2 . The mixing device ( 1 ) as claimed in claim 1 , wherein the first constant gradient (m 1 , m 2 , m 3 ) has a greater or lesser steepness than the second constant gradient (m 1 , m 2 , m 3 ) or wherein the first non-constant gradient (m 1 , m 2 , m 3 ) has a greater or lesser curvature than the second non-constant gradient (m 1 , m 2 , m 3 ).
3 . The mixing device ( 1 ) as claimed in claim 1 , wherein strippers ( 13 ) are arranged at a first end of each of the stirring blades ( 7 , 8 ), and bottom scrapers ( 14 ) are arranged at a second end of each of the stirring blades ( 7 , 8 ).
4 . The mixing device ( 1 ) as claimed in claim 1 , wherein the mixing vessel ( 2 ) has a cylindrically running housing wall ( 15 ), a conically running housing wall ( 16 ), and a valve ( 25 ), wherein the conically running housing wall ( 16 ) is arranged between the cylindrically running housing wall ( 15 ) and the valve ( 25 ).
5 . The mixing device ( 1 ) as claimed in claim 4 , wherein the portions ( 10 , 11 , 12 ) of the stirring blades ( 7 , 8 ) are arranged parallel to the conically running housing wall ( 16 ), and wherein the stirring blades ( 7 , 8 ) are of the same width in all portions.
6 . The mixing device ( 1 ) as claimed in claim 4 , wherein strippers ( 13 ) are arranged at a first end of each of the stirring blades ( 7 , 8 ), and bottom scrapers ( 14 ) are arranged at a second end of each of the stirring blades ( 7 , 8 ), wherein the strippers ( 13 ) are arranged parallel to the cylindrically running housing wall ( 15 ) and/or the bottom scrapers ( 14 ) have a shape which is adapted to the shape of the valve ( 25 ).

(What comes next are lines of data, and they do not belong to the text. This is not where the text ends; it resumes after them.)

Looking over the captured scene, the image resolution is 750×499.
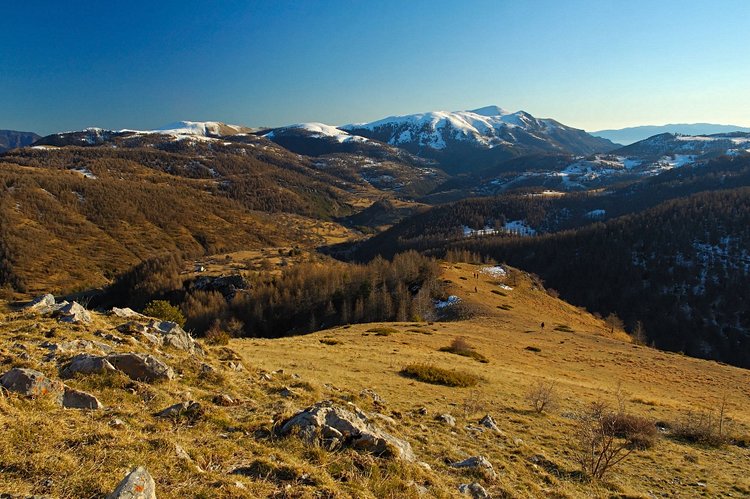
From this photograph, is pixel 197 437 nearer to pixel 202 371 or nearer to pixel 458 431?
pixel 202 371

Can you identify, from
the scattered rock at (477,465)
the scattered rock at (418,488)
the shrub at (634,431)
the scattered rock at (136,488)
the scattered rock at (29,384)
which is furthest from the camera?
the shrub at (634,431)

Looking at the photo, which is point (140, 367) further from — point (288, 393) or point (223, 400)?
point (288, 393)

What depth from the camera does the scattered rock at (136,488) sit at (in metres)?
6.76

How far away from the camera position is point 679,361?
53812 mm

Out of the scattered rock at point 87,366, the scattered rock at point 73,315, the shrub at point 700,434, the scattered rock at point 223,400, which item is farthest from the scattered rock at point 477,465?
the scattered rock at point 73,315

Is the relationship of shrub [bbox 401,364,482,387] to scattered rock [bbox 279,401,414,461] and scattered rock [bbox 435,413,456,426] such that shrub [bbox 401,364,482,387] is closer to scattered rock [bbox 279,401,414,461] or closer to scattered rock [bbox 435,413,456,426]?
scattered rock [bbox 435,413,456,426]

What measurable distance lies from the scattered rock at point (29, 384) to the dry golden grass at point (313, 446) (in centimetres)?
58

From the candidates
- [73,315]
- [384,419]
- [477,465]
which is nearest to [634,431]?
[477,465]

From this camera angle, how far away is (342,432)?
12.0 meters

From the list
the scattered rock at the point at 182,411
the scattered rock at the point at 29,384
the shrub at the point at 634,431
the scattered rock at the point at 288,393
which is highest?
the scattered rock at the point at 29,384

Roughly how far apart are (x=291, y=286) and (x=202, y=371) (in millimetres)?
110505

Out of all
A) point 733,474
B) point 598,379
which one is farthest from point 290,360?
point 598,379

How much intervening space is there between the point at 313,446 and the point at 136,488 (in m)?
4.98

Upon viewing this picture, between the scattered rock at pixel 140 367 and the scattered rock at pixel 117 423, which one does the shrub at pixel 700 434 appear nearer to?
the scattered rock at pixel 140 367
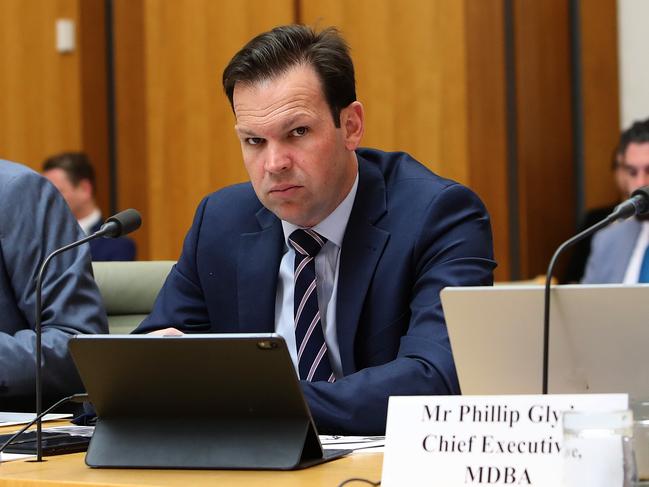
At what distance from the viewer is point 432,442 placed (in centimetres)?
158

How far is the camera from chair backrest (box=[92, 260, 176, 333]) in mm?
3100

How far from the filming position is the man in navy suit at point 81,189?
5.98 m

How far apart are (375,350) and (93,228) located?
4.33 metres

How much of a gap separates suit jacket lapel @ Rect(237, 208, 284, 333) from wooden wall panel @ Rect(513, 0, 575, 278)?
3.06 meters

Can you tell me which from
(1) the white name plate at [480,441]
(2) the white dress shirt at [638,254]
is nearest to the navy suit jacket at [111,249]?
(2) the white dress shirt at [638,254]

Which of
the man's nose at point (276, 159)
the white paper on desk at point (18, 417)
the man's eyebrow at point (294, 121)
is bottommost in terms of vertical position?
the white paper on desk at point (18, 417)

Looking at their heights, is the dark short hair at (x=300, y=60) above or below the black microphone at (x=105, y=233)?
above

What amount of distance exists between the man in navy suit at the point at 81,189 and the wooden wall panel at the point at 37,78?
28 cm

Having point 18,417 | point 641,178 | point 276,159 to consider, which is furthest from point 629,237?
point 18,417

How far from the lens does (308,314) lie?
2.53 meters

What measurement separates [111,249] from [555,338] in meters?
4.56

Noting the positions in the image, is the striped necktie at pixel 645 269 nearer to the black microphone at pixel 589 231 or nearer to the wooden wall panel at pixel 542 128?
the wooden wall panel at pixel 542 128

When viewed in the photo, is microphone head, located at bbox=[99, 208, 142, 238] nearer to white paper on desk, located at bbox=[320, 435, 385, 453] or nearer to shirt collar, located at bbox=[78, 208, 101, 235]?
white paper on desk, located at bbox=[320, 435, 385, 453]

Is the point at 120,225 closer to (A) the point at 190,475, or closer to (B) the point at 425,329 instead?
(A) the point at 190,475
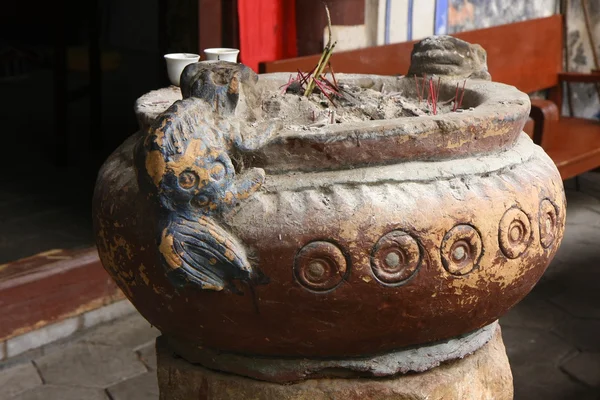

7 . The mixing device ( 1 ) as claimed in claim 1 , furthermore having a lid ( 3 ) which is mounted onto the mixing vessel ( 2 ), wherein at least one flow disrupter ( 20 ) which projects into the mixing vessel ( 2 ) is arranged on the lid ( 3 ), wherein the flow disrupter ( 20 ) has a bracket ( 21 ) and a baffle plate ( 22 ).
8 . The mixing device ( 1 ) as claimed in claim 7 , wherein the bracket ( 21 ) has a sensor ( 28 ).
9 . A method for mixing solids by means of a mixing device ( 1 ) as claimed in claim 1 , having the, the method comprising the following successive steps:
dosing filler substances (A) through at least one first inlet opening ( 23 , 24 , 27 ) into the mixing vessel ( 2 ) of the mixing device ( 1 ) during a rotation of the stirring element ( 4 ), dosing drug substances (B) through the at least one inlet opening ( 23 , 24 , 27 ) and/or a second inlet opening ( 23 , 24 , 27 ) into the mixing vessel ( 2 ) of the mixing device ( 1 ) during the rotation of the stirring element ( 4 ), mixing the filler substances (A) and the drug substances (B) in the mixing vessel, reducing the rotational speed of the stirring element ( 4 ) and, in response thereto, conveying a powder mixture composed of the filler substances (A) and the drug substances (B) out of the mixing device ( 1 ) through at least one outlet opening ( 26 ) of the mixing vessel ( 2 ), during which the stirring element ( 4 ) continues to rotate at a reduced rotational speed, and wherein the conveying is done pneumatically and/or gravimetrically.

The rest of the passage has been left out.